Some of my first coin books, which blatantly evidence the years of love and reference I have shown these tomes. Courtesy of Joshua McMorrow-Hernandez. Click image to enlarge.

The first numismatic book my parents ever bought me was written by the late, great Margo Russell and was entitled Start Collecting Coins. It featured a blister pack containing a handful of uncirculated foreign coins, which immediately launched my curiosity about the coins I couldn’t find in my domestic United States pocket change. My first pricing book came a few weeks later, when my parents purchased the October 1992 edition of Edmund’s United States Coin Prices; this little blue book boasted a gorgeous photo of an 1804 Draped Bust Dollar, a coin I immediately fell in love with and decided I must have someday. When I realized the coin, then worth several hundred thousand dollars (no coin had publicly sold for $1 million or more at that time), was all but an impossible dream for me, I lowered the bar some to acquiring any Draped Bust Dollar. I did about 20 years later (and, no, it’s definitely not an 1804 Draped Bust Dollar!).

I wouldn’t own my first copy of A Guide Book of United States Coins until 1994, when I received a copy of this annual publication famously dubbed “The Red Book” for my 13th birthday. Suffice it to say, this book provided me with an incredible source of basic knowledge on many fronts, and I still to this day recommend any collector begin their numismatic journey with a contemporary edition of A Guide Book of United States Coins, a volume that has only grown in size and scope since I received my first edition all those years ago.

Finally, there was my first “adult” book on coin collecting, The Coin Collector’s Survival Manual, by Scott A. Travers. I received this book as a gift from my parents for my 14th birthday, and it was the first reference I had ever read to that point that really taught me the ins and outs of buying and selling coins. This title has undergone many revisions since I first held my then-current third edition, which introduced me to the concepts of investing in coins, grading coins at a high level, watching out for fraudsters, and learning the core concepts of being an active market player.

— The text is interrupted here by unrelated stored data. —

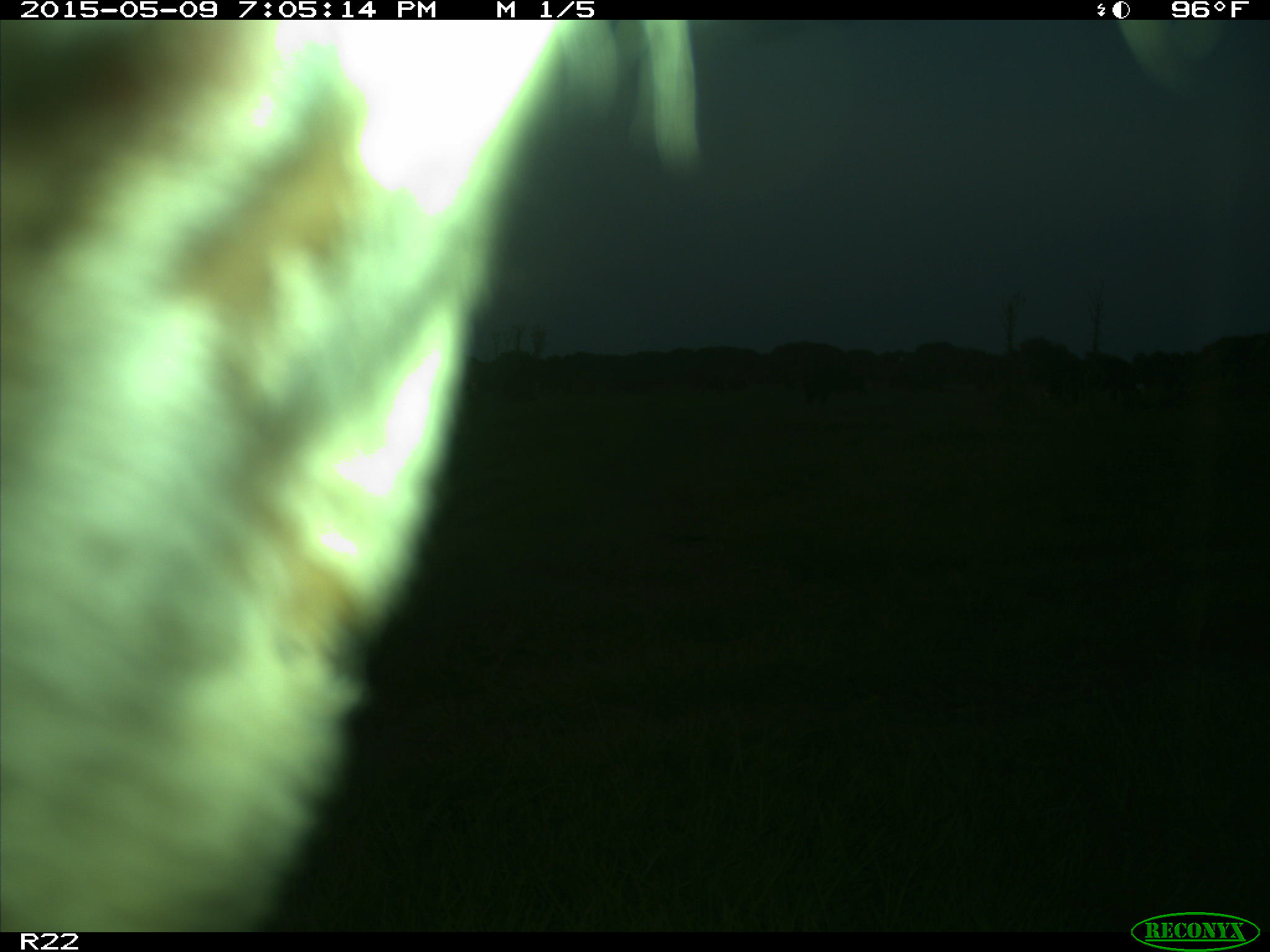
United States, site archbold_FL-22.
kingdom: Animalia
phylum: Chordata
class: Mammalia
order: Artiodactyla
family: Bovidae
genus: Bos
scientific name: Bos taurus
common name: domestic cow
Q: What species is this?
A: Bos taurus (domestic cow).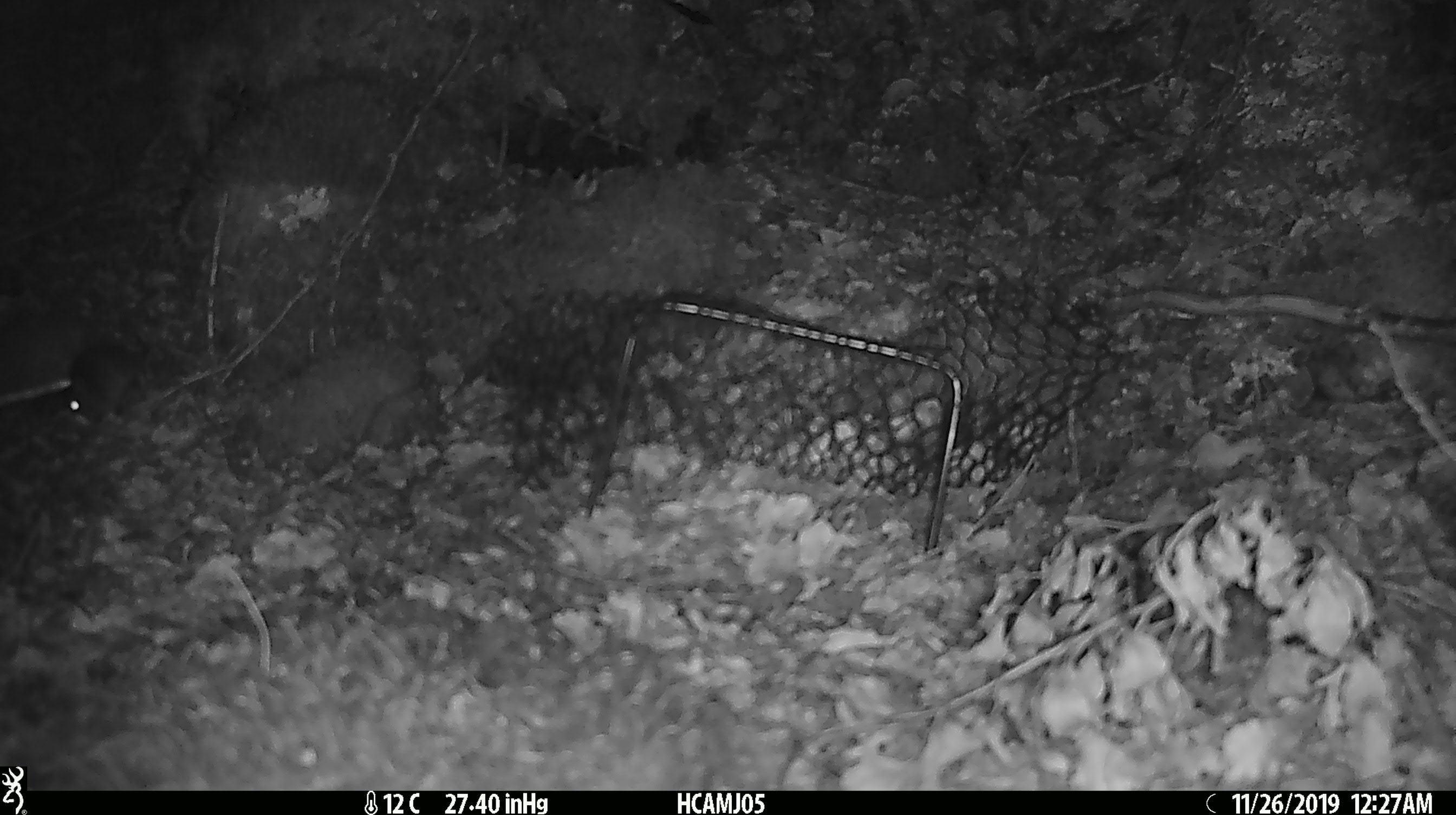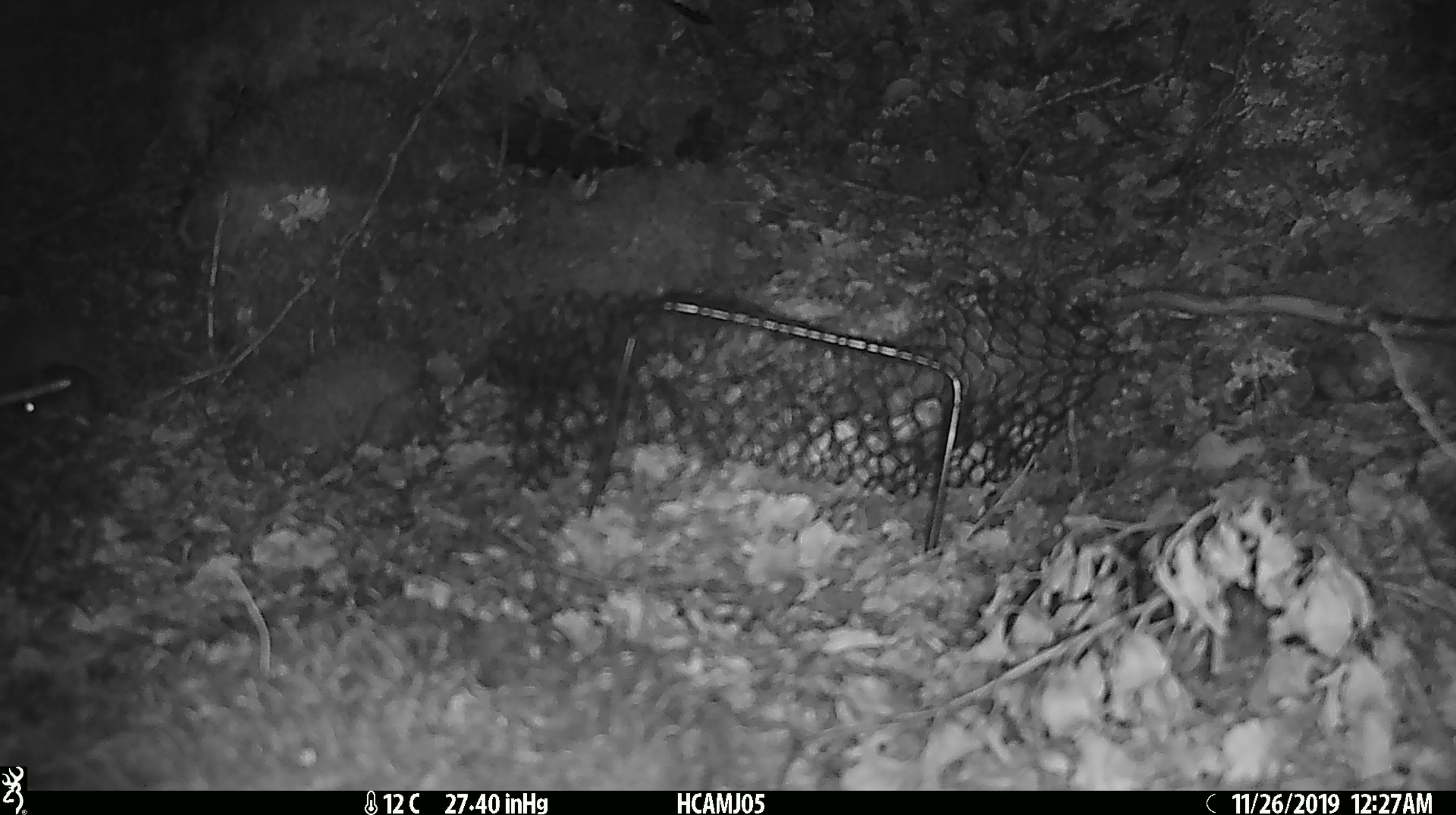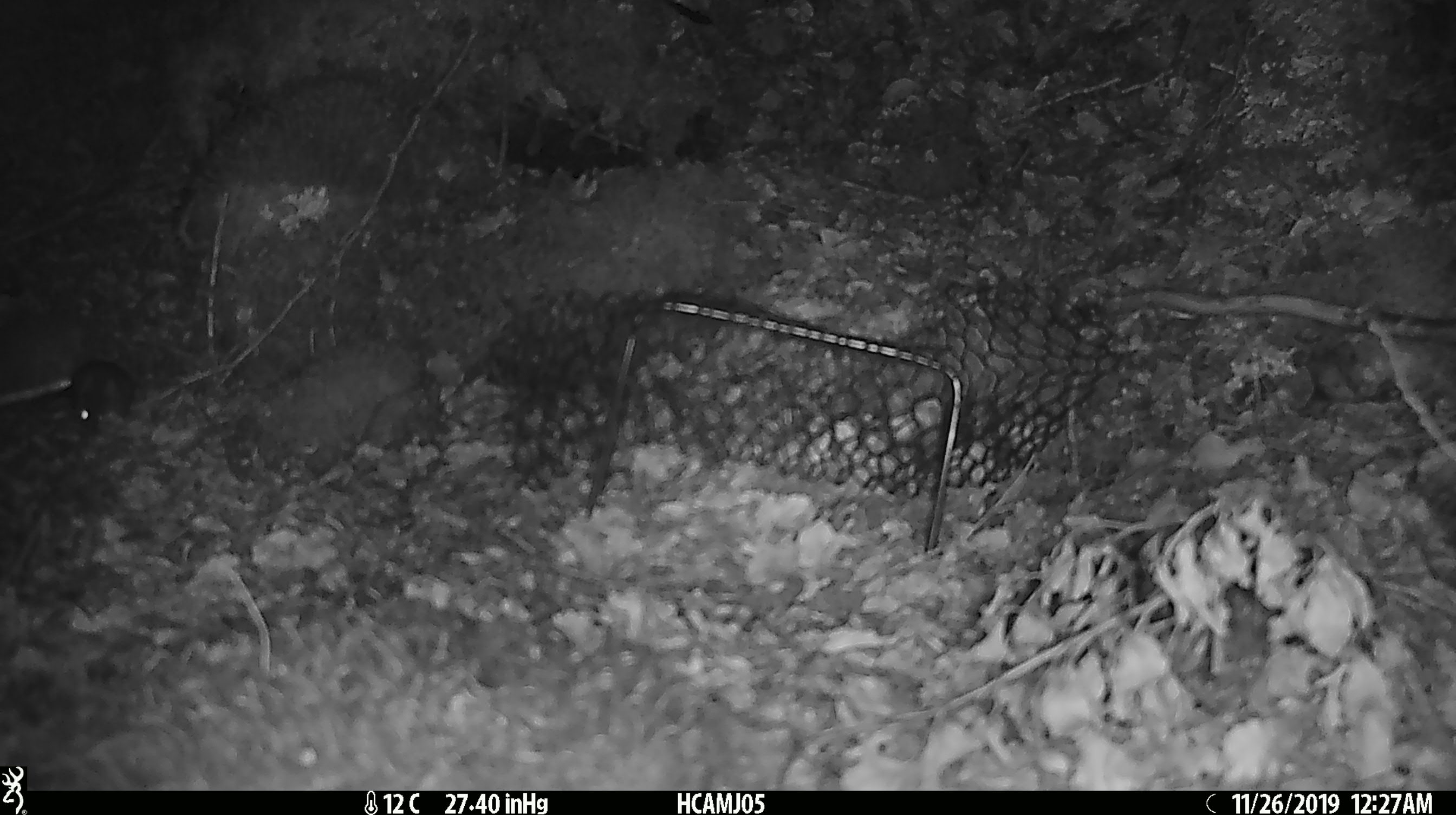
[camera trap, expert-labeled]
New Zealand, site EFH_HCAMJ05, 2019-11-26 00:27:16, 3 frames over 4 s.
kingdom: Animalia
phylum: Chordata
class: Mammalia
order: Rodentia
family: Muridae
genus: Mus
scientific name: Mus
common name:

My numismatic library has grown by leaps and bounds since, and even in this era of endless information right at our fingertips I still frequently refer to my coin books. Of course, this may beg the question: what was your first coin book? And, if you don’t have any yet, which one will you choose first? No matter where you are on your numismatic journey, I hope you never stop quenching your thirst for knowledge and always hold on tight to the old numismatic adage: buy the book before the coin!